Early Education on Education

Justin Katz

On last night's Matt Allen Show, Andrew described his series of recent posts tracing standardized test scores across Rhode Island. Stream by clicking here, or download it.

Comments

As I listened to Andrew it occurred to me that what this study doesn't consider is that in the districts in the upper right hand corner of the chart, the students in the 11th grade and the 8th grade are the same students. For those districts in the lower left, the students being tested are almost completely different students.

I'm not sure a testing program that ignores the student mobility factor can validly measure the success of a school district's efforts to overcome low scores.

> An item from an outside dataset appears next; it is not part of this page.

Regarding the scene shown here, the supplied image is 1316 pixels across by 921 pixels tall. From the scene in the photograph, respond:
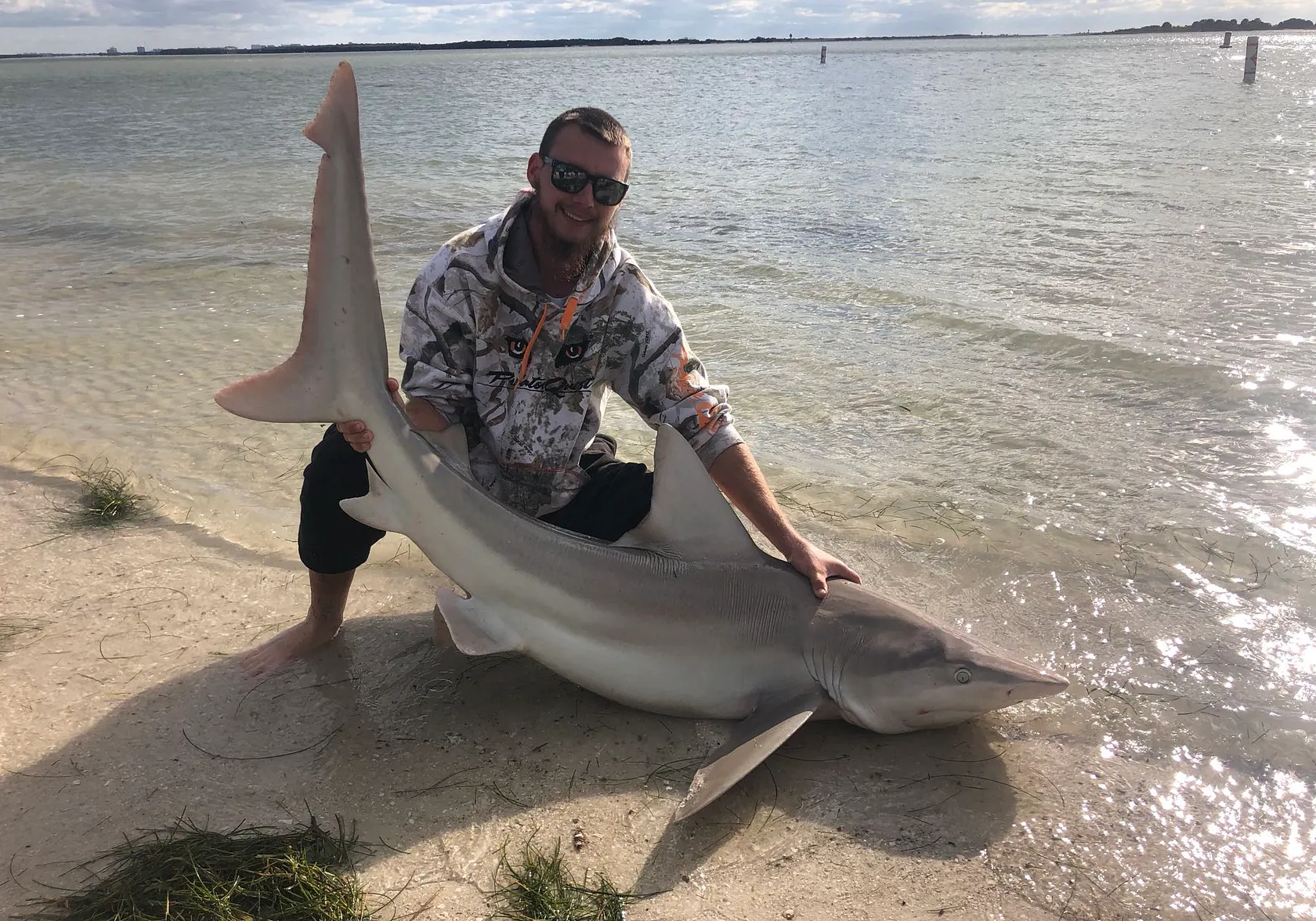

Posted by: John at March 11, 2010 6:54 AM

Adding the mobility data would take this from being the Wright Brothers version of the analysis, to a solid twin-engine propeller design. BUT with that said, the lack of the data at this stage (since I wanted to start from the same NECAP numbers the MSM frequently reports) is why this analysis begins with the absolute numbers that change in each district. If you look at the change in 8th to 11th grade results in the urban districts, you'll see results like a gain of 112 students proficient in reading Woonsocket, a gain of 634 student proficient in Providence, a gain of 40 students proficient in Central Falls, etc. I'll throw it back to you here (understanding fully that we don't have the answer yet) -- are you willing to say that the gains, as well as the losses, are mostly likely due to student mobility? Or could this be a clue that some urban high schools are doing something right that they're not getting enough credit for?

And furthermore, if the results above were simply the result of student mobility, you would expect to see something similar reflected in the math scores. However, between 8 and 11, the three communities listed above are in the lower-half of the changes in mathematics proficiency.

The points that I think are worth immediately following-up on from this are that

1. It's possible that the biggest problems in "urban education" aren't with the high-schools, but in the middle schools in junior-highs. I'm not claiming that nothing should be done to change things at a school like Central Falls high (because there's no rule that says an urban district has to wait to improve itself, until the suburbs go first), but the NCLB statistics that red-flag Central Falls High as the major problem in the Central Falls district may be a hot-air balloon, compared to the info presented here.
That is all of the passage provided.